Bunga Pinjaman Dinilai Tidak Transparan
Pakar transportasi dan anggota tim asistensi awal proyek Whoosh, Harun Ar Rasyid, membantah tuduhan bahwa dirinya mengubah bunga proyek dari 0,1 persen menjadi 2 persen.
“Enggak, saya sudah bilang itu salah kalau dikatakan saya yang men-setup 0,1 persen ke 2 persen. Begitu China dimenangkan, ya mereka bikin kesepakatan sendiri,” ujar Harun.
Baca Juga: Kejagung Sita Aset Diduga Milik Riza Chalid Terkait Kasus Korupsi Minyak Pertamina
Ia menegaskan bahwa skema B2B justru menjadi sumber utama persoalan dalam proyek kereta cepat ini.
“Memilih B2B inilah yang ngawur kalau menurut saya. Karena sekarang sebetulnya kereta cepat ini masih tahap awal, baru seperlima mimpi. Mimpi kita sampai Surabaya,” lanjutnya.

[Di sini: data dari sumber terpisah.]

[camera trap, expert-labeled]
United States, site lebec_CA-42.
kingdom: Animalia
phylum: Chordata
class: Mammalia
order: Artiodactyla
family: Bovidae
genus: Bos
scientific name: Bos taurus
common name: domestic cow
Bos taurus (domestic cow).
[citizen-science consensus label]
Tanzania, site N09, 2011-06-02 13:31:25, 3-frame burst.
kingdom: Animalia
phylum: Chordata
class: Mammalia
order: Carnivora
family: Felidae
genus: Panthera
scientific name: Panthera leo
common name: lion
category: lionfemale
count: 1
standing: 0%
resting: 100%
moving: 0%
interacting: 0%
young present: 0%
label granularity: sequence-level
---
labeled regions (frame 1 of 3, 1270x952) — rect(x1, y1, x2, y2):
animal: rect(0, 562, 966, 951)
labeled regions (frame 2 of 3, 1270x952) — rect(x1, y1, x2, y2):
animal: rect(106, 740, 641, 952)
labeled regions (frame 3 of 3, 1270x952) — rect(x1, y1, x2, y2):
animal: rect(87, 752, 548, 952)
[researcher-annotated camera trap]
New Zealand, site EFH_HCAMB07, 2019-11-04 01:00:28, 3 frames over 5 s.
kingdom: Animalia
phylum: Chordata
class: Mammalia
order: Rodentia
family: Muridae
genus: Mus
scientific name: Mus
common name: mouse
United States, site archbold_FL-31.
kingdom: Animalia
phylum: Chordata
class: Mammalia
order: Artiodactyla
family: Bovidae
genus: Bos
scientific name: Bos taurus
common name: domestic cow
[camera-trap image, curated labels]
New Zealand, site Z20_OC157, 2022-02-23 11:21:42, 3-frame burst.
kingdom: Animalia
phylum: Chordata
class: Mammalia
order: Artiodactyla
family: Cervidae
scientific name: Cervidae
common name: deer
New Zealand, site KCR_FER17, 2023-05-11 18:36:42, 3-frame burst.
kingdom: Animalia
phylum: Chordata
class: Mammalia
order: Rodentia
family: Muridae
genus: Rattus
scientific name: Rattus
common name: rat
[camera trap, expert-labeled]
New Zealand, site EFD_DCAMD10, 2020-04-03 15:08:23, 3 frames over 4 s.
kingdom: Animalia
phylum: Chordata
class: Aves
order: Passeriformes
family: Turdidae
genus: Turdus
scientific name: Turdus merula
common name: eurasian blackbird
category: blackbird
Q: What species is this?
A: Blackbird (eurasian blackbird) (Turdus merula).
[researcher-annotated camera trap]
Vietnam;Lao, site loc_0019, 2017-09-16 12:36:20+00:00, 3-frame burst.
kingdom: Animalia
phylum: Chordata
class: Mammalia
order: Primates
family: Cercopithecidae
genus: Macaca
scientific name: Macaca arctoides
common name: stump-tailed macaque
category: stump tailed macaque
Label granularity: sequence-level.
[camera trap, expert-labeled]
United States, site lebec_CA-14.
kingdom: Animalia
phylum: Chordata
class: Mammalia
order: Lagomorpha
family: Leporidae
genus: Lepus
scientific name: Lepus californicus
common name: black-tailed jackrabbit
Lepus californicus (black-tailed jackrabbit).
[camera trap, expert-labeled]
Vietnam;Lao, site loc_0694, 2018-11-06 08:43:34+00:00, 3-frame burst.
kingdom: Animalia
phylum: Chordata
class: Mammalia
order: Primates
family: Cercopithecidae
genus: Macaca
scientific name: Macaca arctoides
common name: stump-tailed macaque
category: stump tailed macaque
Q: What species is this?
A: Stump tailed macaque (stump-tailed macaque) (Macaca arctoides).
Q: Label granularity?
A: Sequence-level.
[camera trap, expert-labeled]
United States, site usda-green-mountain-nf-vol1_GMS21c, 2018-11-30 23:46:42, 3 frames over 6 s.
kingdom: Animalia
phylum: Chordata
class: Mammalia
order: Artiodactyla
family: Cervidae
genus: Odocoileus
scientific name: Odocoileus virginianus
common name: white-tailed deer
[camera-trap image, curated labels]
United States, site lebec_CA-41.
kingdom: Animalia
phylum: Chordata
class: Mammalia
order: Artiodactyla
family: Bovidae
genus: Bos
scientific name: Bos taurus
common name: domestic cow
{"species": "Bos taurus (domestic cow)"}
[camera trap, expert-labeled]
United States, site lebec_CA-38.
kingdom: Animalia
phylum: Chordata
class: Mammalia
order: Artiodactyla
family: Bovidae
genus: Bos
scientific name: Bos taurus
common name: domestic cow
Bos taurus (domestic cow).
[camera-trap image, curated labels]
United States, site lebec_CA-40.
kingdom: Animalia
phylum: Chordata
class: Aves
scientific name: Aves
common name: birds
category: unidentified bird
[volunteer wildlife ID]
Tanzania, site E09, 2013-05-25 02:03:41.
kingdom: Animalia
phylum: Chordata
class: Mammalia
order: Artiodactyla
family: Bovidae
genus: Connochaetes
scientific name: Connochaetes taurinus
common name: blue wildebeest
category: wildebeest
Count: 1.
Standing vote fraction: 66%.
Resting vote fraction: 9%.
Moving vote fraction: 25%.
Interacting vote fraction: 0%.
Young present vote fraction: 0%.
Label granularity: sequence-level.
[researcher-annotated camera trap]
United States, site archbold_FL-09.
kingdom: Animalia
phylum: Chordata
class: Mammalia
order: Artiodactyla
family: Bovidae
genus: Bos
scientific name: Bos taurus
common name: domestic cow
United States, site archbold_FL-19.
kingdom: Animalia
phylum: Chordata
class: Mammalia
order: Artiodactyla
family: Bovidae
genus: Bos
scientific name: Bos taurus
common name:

Masalah Pembebasan Lahan dan Biaya Proyek
Harun juga menyoroti biaya pembebasan lahan yang menjadi penyebab utama membengkaknya total anggaran proyek.
Jika dalam proyek jalan tol pemerintah menanggung biaya tanah, maka dalam proyek Whoosh beban tersebut justru dibebankan kepada konsorsium perusahaan pelaksana.
“Kalau jalan tol, tanahnya dibayar negara. Kalau kereta cepat, perusahaan yang bayar. Angkanya bisa 15 triliun. Harusnya ini bisa diatur ulang,” ungkapnya.
Subsidi dan Ketimpangan Akses Transportasi
Selain itu, Harun juga menyinggung kebijakan subsidi transportasi yang selama ini diterapkan pemerintah untuk MRT, LRT, dan BRT.
Menurutnya, pemberian subsidi hingga Rp10 triliun per tahun untuk moda transportasi publik di Jabodetabek dapat dimaklumi karena melayani jutaan warga setiap hari.